Читаем Хлыст полностью

Идея, которую уже полвека вынашивали русские народники, вновь рождалась среди большевиков, поднимаясь по иерархии от Трегубова и Бонч-Бруевича до Калинина и Зиновьева. Шла борьба за наследство Ленина. Фигура его личного друга и вечного сотрудника, авторитетно интерпретировавшего его идеи и даже замыслы, имела в этой борьбе немалую ценность. Но у про-сектантской позиции, и лично у Бонч-Бруевича, были враги. Не менее старый большевик Степанов-Скворцов призывал к осторожности. Сектантов надо рассматривать «не в свете возглавленных их далекими предками коммунистических движений, […] а в их реальной действительности», — писал он в Правде. В реальной действительности по Степанову-Скворцову, союз большевиков с сектантами приведет к обратному результату: «к установлению и укреплению, при нашем простодушном содействии, смычки крестьянства с формирующейся деревенской буржуазией»[2351]. Бонч-Бруевич отвечал с сарказмом: «Надо же, наконец, знать тот народ, которым управляешь»
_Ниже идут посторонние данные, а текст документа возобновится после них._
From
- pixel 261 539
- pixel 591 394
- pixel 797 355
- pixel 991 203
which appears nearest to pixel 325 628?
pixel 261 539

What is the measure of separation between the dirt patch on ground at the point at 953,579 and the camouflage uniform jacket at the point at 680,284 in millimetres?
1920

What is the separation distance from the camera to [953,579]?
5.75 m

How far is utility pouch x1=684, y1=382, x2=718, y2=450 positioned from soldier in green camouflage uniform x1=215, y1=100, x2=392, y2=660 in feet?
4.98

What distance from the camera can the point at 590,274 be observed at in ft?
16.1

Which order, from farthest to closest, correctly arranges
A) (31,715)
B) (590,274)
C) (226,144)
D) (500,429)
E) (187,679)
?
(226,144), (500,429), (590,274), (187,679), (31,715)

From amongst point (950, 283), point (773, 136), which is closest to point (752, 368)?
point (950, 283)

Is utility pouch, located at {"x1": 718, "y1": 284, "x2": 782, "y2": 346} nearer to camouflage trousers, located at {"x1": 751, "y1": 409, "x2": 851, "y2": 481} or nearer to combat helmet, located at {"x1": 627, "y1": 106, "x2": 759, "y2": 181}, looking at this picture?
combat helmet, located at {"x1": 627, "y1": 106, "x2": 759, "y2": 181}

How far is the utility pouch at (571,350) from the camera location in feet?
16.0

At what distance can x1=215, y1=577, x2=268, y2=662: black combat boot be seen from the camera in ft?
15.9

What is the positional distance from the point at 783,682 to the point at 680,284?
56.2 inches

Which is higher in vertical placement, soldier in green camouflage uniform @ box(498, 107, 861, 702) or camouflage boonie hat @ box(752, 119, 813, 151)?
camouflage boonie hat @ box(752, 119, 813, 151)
[2352]. Со знанием народа на 13-м съезде выступал некий С. А. Бергавинов:

У нас налогов сектанты не платят, в армию не идут, ведут смычку с кулаком, ведут работу по втягиванию бедняцкого слоя […] Если мы будем оказывать сектантам внимание, мы создадим стимул к их развитию за счет бедняцких слоев, а этого мы не можем допустить[2353].
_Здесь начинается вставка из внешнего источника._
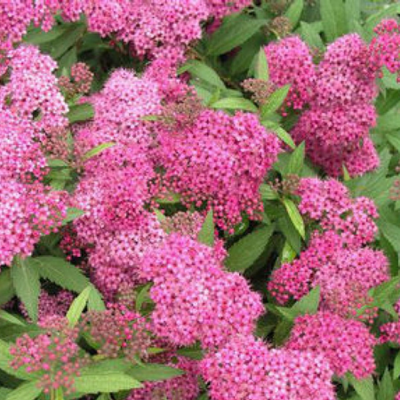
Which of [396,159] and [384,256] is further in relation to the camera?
[396,159]

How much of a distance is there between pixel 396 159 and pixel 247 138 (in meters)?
1.48

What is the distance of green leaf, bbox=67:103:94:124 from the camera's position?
4125 mm

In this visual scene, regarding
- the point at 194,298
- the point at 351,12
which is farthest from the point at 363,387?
the point at 351,12

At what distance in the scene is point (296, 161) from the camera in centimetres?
401

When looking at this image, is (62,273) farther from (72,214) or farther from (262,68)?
(262,68)

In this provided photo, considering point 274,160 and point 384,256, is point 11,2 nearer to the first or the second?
point 274,160

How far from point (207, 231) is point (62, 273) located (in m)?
0.82

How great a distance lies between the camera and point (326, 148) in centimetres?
430

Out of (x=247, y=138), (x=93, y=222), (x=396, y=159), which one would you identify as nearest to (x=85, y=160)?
(x=93, y=222)

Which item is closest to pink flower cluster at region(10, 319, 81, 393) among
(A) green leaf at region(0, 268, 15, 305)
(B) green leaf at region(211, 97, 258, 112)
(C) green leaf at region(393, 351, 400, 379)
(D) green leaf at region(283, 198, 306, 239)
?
(A) green leaf at region(0, 268, 15, 305)

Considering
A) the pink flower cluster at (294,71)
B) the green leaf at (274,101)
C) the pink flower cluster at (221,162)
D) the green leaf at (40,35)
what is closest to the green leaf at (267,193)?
the pink flower cluster at (221,162)

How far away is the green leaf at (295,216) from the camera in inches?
148

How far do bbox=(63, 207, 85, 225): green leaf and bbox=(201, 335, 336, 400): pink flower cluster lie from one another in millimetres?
998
Молодые коммунисты, за которыми стоял Троцкий, и партийные специалисты по воинствующему атеизму возражали против заигрывания с сектами. Неожиданно для многих наблюдателей, вопрос о сектах вызвал раскол стратегических сил партии. Дискуссия развернулась на секции по работе в деревне, где за резолюцию о сектах выступили Зиновьев, Луначарский и Бонч-Бруевич, а против линии ЦК — Степанов-Скворцов, Емельян Ярославский, Красиков, Буденный.
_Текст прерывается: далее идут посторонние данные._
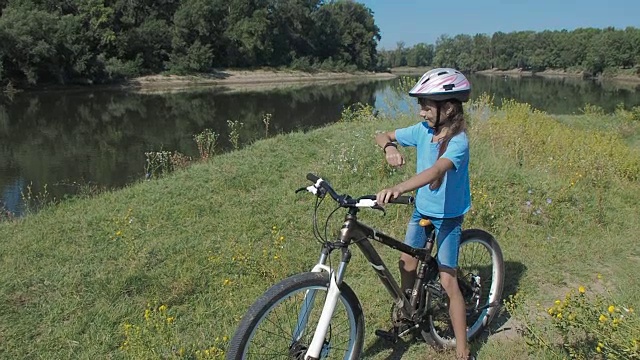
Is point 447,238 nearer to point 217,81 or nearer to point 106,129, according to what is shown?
point 106,129

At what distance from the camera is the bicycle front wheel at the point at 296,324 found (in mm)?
2299

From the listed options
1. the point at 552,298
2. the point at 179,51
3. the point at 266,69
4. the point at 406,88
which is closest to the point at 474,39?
the point at 266,69

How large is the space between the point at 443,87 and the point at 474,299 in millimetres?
1635

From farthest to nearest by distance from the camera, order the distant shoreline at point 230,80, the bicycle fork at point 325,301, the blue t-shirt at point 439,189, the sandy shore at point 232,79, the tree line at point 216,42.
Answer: the sandy shore at point 232,79 < the distant shoreline at point 230,80 < the tree line at point 216,42 < the blue t-shirt at point 439,189 < the bicycle fork at point 325,301

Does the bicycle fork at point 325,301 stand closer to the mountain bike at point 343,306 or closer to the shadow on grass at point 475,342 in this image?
the mountain bike at point 343,306

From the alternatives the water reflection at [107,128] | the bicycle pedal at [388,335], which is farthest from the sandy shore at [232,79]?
the bicycle pedal at [388,335]

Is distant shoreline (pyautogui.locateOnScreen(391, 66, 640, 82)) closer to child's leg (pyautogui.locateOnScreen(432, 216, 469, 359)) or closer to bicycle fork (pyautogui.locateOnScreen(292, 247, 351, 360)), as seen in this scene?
child's leg (pyautogui.locateOnScreen(432, 216, 469, 359))

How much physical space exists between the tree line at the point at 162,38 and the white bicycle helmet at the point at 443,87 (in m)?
43.3

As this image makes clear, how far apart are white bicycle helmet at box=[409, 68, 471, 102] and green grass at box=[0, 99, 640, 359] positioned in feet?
5.69

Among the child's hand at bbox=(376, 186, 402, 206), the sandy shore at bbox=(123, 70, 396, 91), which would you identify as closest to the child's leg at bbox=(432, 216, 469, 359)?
Result: the child's hand at bbox=(376, 186, 402, 206)

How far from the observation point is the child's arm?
2303 millimetres

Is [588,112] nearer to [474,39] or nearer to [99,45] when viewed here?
[99,45]

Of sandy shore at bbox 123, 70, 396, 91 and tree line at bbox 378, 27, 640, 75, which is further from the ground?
tree line at bbox 378, 27, 640, 75

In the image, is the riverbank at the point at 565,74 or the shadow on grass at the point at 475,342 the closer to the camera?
the shadow on grass at the point at 475,342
Согласно Степанову, «мы пустимся в авантюру» и будем «поощрять прозелитизм», если поддержим сектантов, как предлагает ЦК[2354]. Буденный сказал, что специально знакомился с этим вопросом в 1922 году; к сектантам тогда «стали переходить очень многие, главным образом бедняки, для того, чтобы не идти в армию», — говорил Буденный[2355]. Среди сектантов «сидят хлопцы более умелые, чем наши живисты и автокефалы», — утверждал Бергавинов, имея в виду текущие расколы внутри православной церкви. Некий Иванов дополнил: «у этих сектантов недавно отобрали 40 миллионов патронов и 10 тысяч винтовок»

[2356].

Опираясь на чувства старых большевиков, Бонч-Бруевич сумел создать блок, в рамках которого его позиция оказалась совпадающей с генеральной линией партии. Защиту линии ЦК в этом вопросе неожиданно возглавил Зиновьев; его аргументам не откажешь в реализме:

Мы живем в крестьянской стране, неграмотной на 70 % […] Тут еще надо подойти к сектантам, а ведь их, минимум, 10 миллионов. […] У нас есть рабочие, беспартийные сектанты, я лично сам с таким знаком. Он всю революцию прошел с нами […] Нам нужно приблизиться к ним, чтобы в деревне и через них иметь некоторую опору[2357]

.

Участвовал в полемике и Луначарский, в прошлом богостроитель и автор Дифирамбов Дионису, ныне нарком просвещения и автор пьесы Кромвель. Дополнив личные воспоминания Зиновьева солидной исторической перспективой, Луначарский предупреждал о «недопустимости враждебных демонстраций против русского сектантства». По Луначарскому, сектантство —

зародыш реформации в России. Революция делает реформацию ненужной, но эти реформаты разбиваются на многие оттенки, из которых многие близки нам[2358].